At points in these adaptive tests, you’ll encounter some skills that you haven’t learned yet, and that’s okay. Again, these tests are designed to adapt to your skill level. Skip those questions or give your best guess. You’ll come back to that assessment later and you’ll be able to visualize your progress.
At the end of Term 1 and Term 2, you’ll revisit all of the skill assessments you’ve completed up until that point. These scores will provide a quantitative gauge for how prepared you are for the analyst role (Term 1) and the analyst-ML expert hybrid role (Term 2).
Note that I didn’t include any R assessments because learners are unlikely to score well on those even if they master the R resources I recommend. Learners should, however, be able to score well on the SQL assessment.
Here’s where you’ll set yourself apart from the crowd.
A self-directed project is a project with no defined end goal, no starter code or dataset, and no templated grading. These projects, in my opinion, are the only kind of projects that employers and clients truly want to see.
You’ll use your newly acquired skills to create something unique on a subject that you’re passionate about. There are eight projects spread throughout the curriculum (four in each term) and a capstone project at the end. I recommend spending two days on each regular project, and four days on the capstone.

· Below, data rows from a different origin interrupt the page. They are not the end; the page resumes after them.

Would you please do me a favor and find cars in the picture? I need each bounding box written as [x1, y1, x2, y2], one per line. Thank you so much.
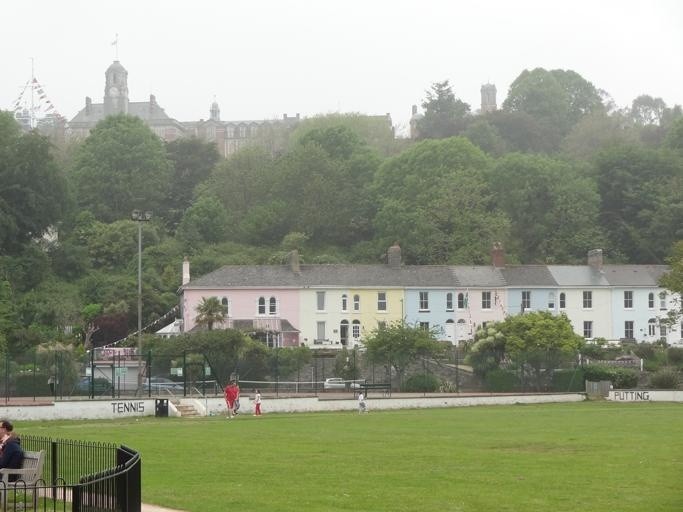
[324, 378, 360, 389]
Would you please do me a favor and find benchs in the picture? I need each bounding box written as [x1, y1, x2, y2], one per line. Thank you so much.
[354, 383, 390, 398]
[0, 448, 46, 512]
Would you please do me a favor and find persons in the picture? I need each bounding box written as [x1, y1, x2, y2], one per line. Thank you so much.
[254, 389, 262, 416]
[0, 419, 23, 482]
[224, 380, 238, 419]
[358, 391, 367, 415]
[234, 382, 240, 415]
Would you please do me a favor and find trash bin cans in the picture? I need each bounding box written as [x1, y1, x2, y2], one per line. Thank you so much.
[155, 399, 168, 417]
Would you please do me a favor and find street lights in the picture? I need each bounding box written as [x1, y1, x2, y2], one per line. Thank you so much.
[130, 209, 152, 395]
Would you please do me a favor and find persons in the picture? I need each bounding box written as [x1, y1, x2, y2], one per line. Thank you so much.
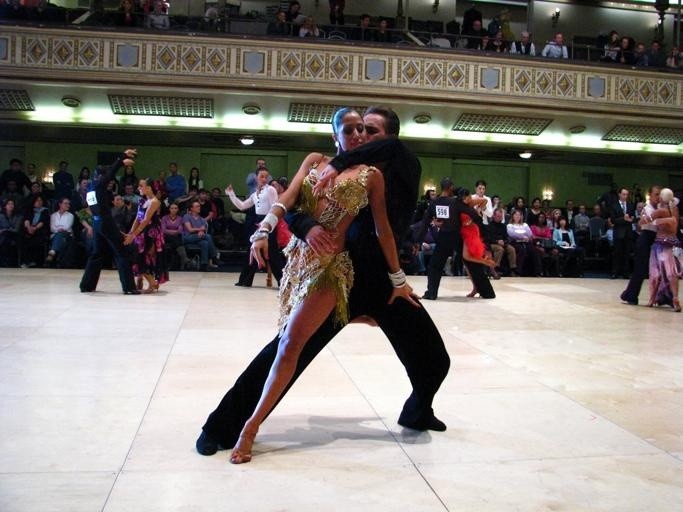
[398, 178, 683, 312]
[1, 1, 569, 59]
[196, 106, 450, 456]
[229, 107, 423, 464]
[1, 150, 294, 295]
[596, 31, 682, 70]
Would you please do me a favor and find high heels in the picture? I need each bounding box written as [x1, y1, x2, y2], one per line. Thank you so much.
[644, 300, 656, 308]
[672, 297, 681, 312]
[467, 288, 481, 298]
[144, 280, 159, 293]
[489, 270, 500, 279]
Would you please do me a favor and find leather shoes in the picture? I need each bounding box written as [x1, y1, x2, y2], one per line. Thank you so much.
[429, 416, 446, 431]
[197, 430, 219, 455]
[124, 289, 140, 294]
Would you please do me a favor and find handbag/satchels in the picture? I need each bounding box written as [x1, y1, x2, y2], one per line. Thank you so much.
[191, 255, 200, 270]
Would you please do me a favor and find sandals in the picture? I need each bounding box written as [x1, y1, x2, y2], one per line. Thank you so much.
[230, 430, 257, 464]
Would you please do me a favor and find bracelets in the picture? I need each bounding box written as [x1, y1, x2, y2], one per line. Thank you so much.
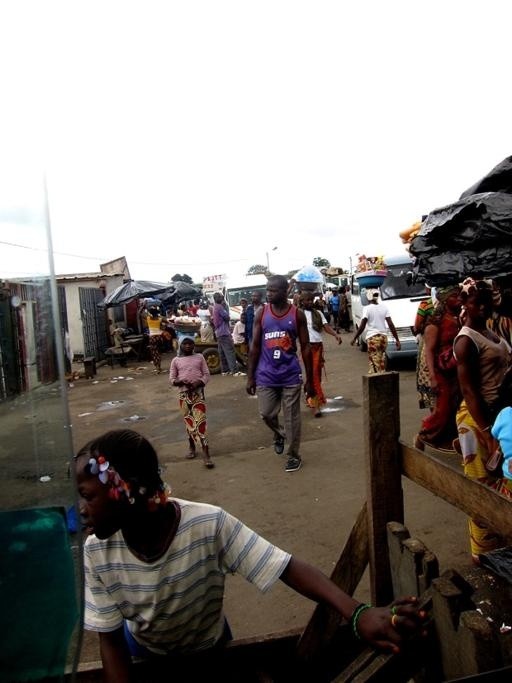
[351, 602, 375, 639]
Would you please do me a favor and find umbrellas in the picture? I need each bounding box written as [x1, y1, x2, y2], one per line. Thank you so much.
[98, 281, 176, 335]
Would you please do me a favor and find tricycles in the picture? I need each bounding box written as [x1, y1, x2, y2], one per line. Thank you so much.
[191, 337, 249, 374]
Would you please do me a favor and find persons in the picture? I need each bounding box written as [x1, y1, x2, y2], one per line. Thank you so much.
[68, 428, 430, 682]
[179, 285, 354, 337]
[412, 277, 512, 581]
[245, 275, 316, 473]
[213, 292, 246, 377]
[351, 286, 401, 376]
[139, 299, 168, 373]
[169, 332, 215, 470]
[286, 279, 342, 417]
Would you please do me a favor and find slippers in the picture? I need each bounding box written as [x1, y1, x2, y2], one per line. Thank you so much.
[186, 451, 198, 459]
[204, 456, 214, 465]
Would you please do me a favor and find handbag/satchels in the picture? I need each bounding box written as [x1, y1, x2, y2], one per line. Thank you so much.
[485, 450, 505, 478]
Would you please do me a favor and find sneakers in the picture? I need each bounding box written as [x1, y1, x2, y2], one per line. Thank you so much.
[285, 458, 302, 472]
[274, 425, 284, 455]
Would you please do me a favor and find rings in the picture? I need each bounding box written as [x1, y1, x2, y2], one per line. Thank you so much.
[391, 615, 398, 627]
[391, 606, 401, 614]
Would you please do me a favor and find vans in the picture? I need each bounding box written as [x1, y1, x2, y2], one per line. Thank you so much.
[285, 271, 352, 325]
[352, 256, 446, 369]
[201, 273, 272, 336]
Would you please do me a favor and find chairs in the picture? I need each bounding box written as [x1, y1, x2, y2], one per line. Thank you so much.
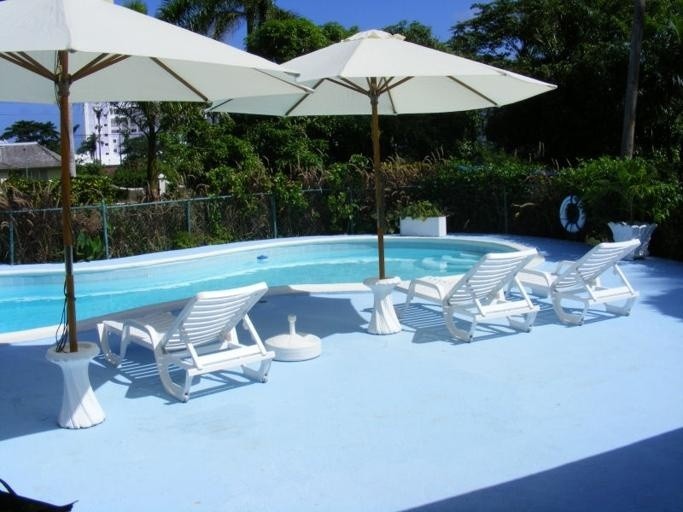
[404, 240, 640, 344]
[97, 281, 275, 401]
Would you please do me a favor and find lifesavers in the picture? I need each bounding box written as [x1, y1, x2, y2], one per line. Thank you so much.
[559, 195, 587, 233]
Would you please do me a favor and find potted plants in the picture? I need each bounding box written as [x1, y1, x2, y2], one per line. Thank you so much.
[397, 198, 448, 239]
[581, 158, 681, 258]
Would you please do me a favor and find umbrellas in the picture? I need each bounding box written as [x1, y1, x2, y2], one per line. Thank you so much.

You’ll feature some or all of the skills you learned in the courses immediately preceding each project. Here’s one potential outcome:
In January 2021, I will launch a blog post called, “What makes a good data science project?” I’ll also post an example project. You can check out my projects in the meantime.
You can tailor the curriculum to an industry you’d like to target. Interested in Bitcoin? Interested in fashion? Interested in healthcare? Find a dataset (using Google’s Dataset Search, for example) and create a project on it. You can dedicate all of your projects to that industry if you’d like!
You’ll include all of these projects in your digital transcript with your skill assessment scores to prove what you learned.
The main drawbacks of self-directed projects are:
- What happens if I get stuck?
- Grading is hard. How do I know if my work is correct?
For the first one, DataCamp’s adaptive tests will help. Right before you start a project, you’ll get quizzed on your new skills. You’ll receive a score and a diagnosis of your skill gaps. You can revisit learning materials if necessary. If you score well, these will serve as 10-minute skill refreshers that will make starting your project a little less daunting.
The community will also help mitigate these concerns.
First, I’ve set up a Circle community with dedicated spaces for each project.
I’ve also set up a Deepnote team. Deepnote (the tool) is a new kind of data science notebook with real-time collaboration. Think Google Docs, but for data science.
If you get stuck, post in the community and someone (me, a fellow learner, or a community mentor) can help you debug in Circle and/or Deepnote. In 2021, my main priority will be solving the grading problem with these tools.
I’m excited to see the projects that you create.
The final piece that weaves the curriculum together is Build a Career in Data Science by Emily Robinson and Jacqueline Nolis. Published in March 2020, it’s comprehensive and up-to-date. It even has an accompanying podcast.
The book is divided into four parts, with the parts spread equally throughout this curriculum.
- Part 1: Getting Started with Data Science
- Part 2: Finding Your Data Science Job
- Part 3: Settling Into Data Science
- Part 4: Growing in Your Data Science Role
I will also experiment with additional career services as a part of the paid community throughout 2021. Resume reviews, interview coaching, etc.